▶ _Set problem_: Reproduce, character for character, every line from the first one down through the line containing "the point at 701,486 →", including both ends. Omit the pictures from your output.

▶ _Material shown_:
* * * * * * * * *

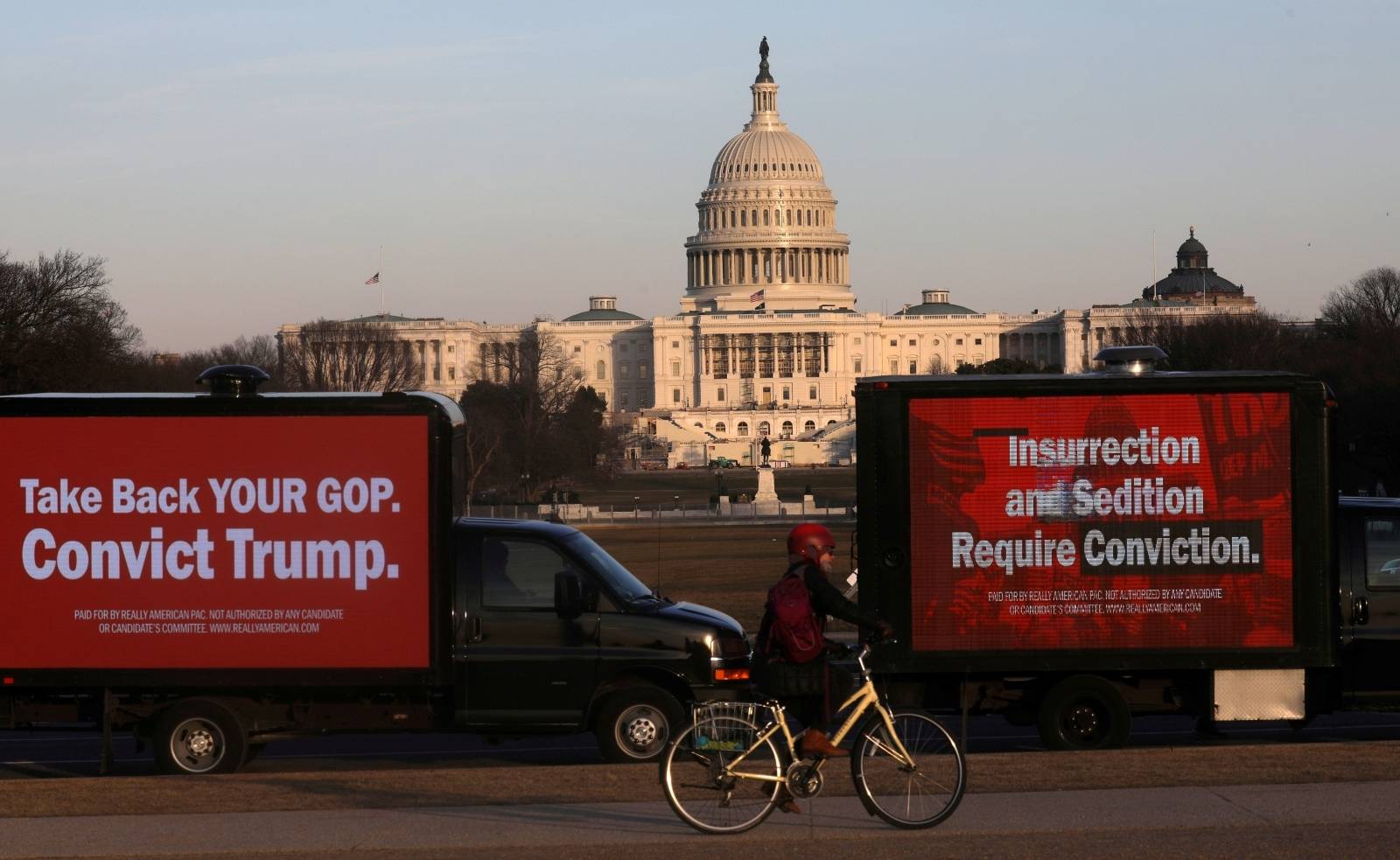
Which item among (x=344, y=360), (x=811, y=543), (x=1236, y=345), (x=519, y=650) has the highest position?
(x=344, y=360)

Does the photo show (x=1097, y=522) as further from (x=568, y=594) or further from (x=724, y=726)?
(x=724, y=726)

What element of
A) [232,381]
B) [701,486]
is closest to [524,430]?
[701,486]

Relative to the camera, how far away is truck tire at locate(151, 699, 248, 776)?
1742 cm

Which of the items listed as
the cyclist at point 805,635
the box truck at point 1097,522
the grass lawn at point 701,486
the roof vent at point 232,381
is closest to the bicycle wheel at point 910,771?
the cyclist at point 805,635

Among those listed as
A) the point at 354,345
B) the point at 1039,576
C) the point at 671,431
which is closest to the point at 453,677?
the point at 1039,576

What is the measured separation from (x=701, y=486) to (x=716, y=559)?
66.6 metres

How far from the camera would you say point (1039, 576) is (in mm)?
17500

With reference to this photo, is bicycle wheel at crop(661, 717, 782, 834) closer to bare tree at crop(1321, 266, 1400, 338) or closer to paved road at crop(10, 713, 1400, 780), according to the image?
paved road at crop(10, 713, 1400, 780)

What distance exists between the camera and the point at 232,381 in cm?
1778

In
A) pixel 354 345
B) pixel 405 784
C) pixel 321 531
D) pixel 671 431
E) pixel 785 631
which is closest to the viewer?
pixel 785 631

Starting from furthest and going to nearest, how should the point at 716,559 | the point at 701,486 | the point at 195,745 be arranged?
the point at 701,486 → the point at 716,559 → the point at 195,745

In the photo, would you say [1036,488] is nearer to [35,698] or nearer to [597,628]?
[597,628]

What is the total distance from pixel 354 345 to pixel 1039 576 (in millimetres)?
111740

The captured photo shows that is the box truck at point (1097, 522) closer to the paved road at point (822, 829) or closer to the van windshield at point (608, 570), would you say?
the van windshield at point (608, 570)
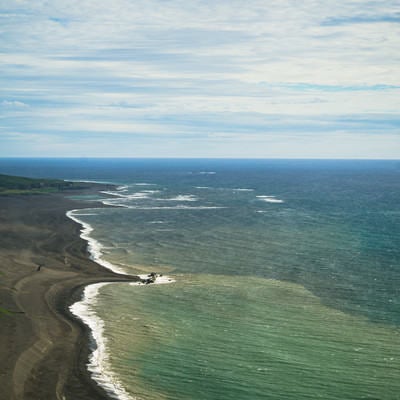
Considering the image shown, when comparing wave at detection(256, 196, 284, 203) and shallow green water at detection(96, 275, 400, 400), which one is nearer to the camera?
shallow green water at detection(96, 275, 400, 400)

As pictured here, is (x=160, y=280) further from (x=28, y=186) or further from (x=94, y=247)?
(x=28, y=186)

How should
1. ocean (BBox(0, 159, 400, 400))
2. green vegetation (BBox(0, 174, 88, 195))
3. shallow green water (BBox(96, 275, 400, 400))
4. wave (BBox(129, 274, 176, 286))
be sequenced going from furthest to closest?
1. green vegetation (BBox(0, 174, 88, 195))
2. wave (BBox(129, 274, 176, 286))
3. ocean (BBox(0, 159, 400, 400))
4. shallow green water (BBox(96, 275, 400, 400))

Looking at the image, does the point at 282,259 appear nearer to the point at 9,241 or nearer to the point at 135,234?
the point at 135,234

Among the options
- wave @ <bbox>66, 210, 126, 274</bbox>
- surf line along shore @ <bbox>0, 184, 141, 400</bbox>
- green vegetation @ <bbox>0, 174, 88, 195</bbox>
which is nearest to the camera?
surf line along shore @ <bbox>0, 184, 141, 400</bbox>

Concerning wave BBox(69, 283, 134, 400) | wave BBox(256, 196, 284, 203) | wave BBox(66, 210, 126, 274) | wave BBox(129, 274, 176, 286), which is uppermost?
wave BBox(256, 196, 284, 203)

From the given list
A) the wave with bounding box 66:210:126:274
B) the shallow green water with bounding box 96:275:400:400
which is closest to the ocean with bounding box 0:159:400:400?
the shallow green water with bounding box 96:275:400:400

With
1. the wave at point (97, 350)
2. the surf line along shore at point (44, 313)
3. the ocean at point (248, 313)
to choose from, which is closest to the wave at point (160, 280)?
→ the ocean at point (248, 313)

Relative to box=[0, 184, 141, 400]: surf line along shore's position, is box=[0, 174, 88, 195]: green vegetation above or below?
above

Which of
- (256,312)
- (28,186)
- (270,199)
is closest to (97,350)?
(256,312)

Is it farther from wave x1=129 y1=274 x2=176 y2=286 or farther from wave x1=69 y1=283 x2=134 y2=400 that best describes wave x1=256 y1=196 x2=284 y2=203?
wave x1=69 y1=283 x2=134 y2=400
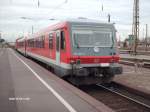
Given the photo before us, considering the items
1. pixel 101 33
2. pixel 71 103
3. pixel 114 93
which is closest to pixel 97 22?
pixel 101 33

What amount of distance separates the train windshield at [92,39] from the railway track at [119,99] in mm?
2007

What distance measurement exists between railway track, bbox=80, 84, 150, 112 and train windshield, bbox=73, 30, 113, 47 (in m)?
2.01

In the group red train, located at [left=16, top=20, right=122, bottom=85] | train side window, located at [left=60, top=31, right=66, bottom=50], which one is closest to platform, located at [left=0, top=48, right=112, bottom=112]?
red train, located at [left=16, top=20, right=122, bottom=85]

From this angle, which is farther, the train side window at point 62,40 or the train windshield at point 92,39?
the train side window at point 62,40

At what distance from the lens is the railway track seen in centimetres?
1180

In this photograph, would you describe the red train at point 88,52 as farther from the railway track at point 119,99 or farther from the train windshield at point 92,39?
the railway track at point 119,99

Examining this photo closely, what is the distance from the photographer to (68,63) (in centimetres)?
1501

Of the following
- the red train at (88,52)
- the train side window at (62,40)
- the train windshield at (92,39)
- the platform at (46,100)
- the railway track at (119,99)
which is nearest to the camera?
the platform at (46,100)

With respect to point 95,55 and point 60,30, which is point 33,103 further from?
point 60,30

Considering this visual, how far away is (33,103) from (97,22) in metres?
7.05

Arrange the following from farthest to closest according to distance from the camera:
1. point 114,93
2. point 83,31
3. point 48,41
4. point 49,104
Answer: point 48,41 < point 83,31 < point 114,93 < point 49,104

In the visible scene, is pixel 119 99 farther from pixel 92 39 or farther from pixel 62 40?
pixel 62 40

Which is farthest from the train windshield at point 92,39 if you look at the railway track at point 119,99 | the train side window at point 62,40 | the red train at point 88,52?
the railway track at point 119,99

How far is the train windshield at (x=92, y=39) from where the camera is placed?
15.6 meters
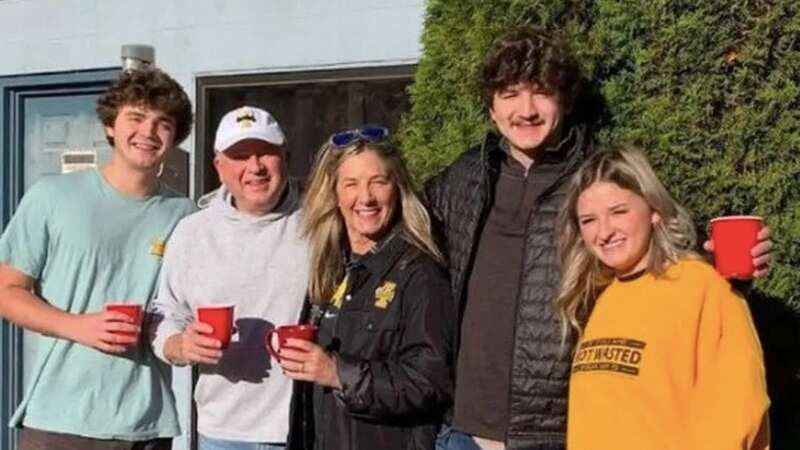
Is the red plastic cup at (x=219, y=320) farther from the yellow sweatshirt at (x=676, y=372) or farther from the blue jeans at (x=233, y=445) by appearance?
the yellow sweatshirt at (x=676, y=372)

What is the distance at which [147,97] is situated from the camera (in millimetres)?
4105

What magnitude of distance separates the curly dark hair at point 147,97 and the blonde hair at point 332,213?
A: 0.66m

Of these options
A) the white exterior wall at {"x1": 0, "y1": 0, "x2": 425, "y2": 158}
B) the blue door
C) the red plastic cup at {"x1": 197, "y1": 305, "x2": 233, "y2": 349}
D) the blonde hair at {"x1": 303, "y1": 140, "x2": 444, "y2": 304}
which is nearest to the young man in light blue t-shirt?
the red plastic cup at {"x1": 197, "y1": 305, "x2": 233, "y2": 349}

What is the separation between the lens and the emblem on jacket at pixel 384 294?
349 cm

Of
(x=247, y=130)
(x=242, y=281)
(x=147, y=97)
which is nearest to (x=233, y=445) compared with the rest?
(x=242, y=281)

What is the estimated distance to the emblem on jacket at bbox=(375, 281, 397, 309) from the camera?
11.4ft

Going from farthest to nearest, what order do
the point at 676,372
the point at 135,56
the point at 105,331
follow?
1. the point at 135,56
2. the point at 105,331
3. the point at 676,372

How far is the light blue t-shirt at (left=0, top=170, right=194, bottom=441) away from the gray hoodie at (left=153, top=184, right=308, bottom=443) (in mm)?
164

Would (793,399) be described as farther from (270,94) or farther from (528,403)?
(270,94)

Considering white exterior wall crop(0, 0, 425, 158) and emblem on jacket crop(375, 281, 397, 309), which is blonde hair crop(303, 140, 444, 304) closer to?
emblem on jacket crop(375, 281, 397, 309)

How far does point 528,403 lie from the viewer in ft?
11.1

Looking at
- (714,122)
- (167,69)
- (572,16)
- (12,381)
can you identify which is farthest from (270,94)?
(714,122)

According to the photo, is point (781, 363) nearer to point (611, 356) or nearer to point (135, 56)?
point (611, 356)

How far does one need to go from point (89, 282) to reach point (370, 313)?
102cm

* * * * * * * * *

▶ _Correct result_:
Which item among (x=344, y=360), (x=811, y=543), (x=1236, y=345), (x=519, y=650) has the highest position?
(x=344, y=360)

Does the photo show (x=1097, y=522) as further from (x=568, y=594) or further from (x=724, y=726)?
(x=724, y=726)

What element of
A) [232,381]
B) [701,486]
is closest to [524,430]?
[701,486]

Relative to the camera, how far away is truck tire at locate(151, 699, 248, 776)?
1742 cm

Which of the items listed as
the cyclist at point 805,635
the box truck at point 1097,522
the grass lawn at point 701,486
the roof vent at point 232,381
is closest to the bicycle wheel at point 910,771?
the cyclist at point 805,635

Among those listed as
A) the point at 354,345
B) the point at 1039,576
C) the point at 671,431
which is closest to the point at 453,677?
the point at 1039,576

What is the measured separation from (x=701, y=486) to (x=716, y=559)?
66.6 metres

How far from the camera would you say point (1039, 576) is (in mm)?
17500

With reference to this photo, is bicycle wheel at crop(661, 717, 782, 834) closer to bare tree at crop(1321, 266, 1400, 338) or closer to paved road at crop(10, 713, 1400, 780), according to the image?
paved road at crop(10, 713, 1400, 780)

What distance exists between the camera and the point at 232,381 in cm?
1778

In
A) pixel 354 345
B) pixel 405 784
C) pixel 321 531
D) pixel 671 431
E) pixel 785 631
which is closest to the viewer?
pixel 785 631

Starting from furthest and going to nearest, how should the point at 716,559 | the point at 701,486 | the point at 195,745 be arranged?
the point at 701,486 → the point at 716,559 → the point at 195,745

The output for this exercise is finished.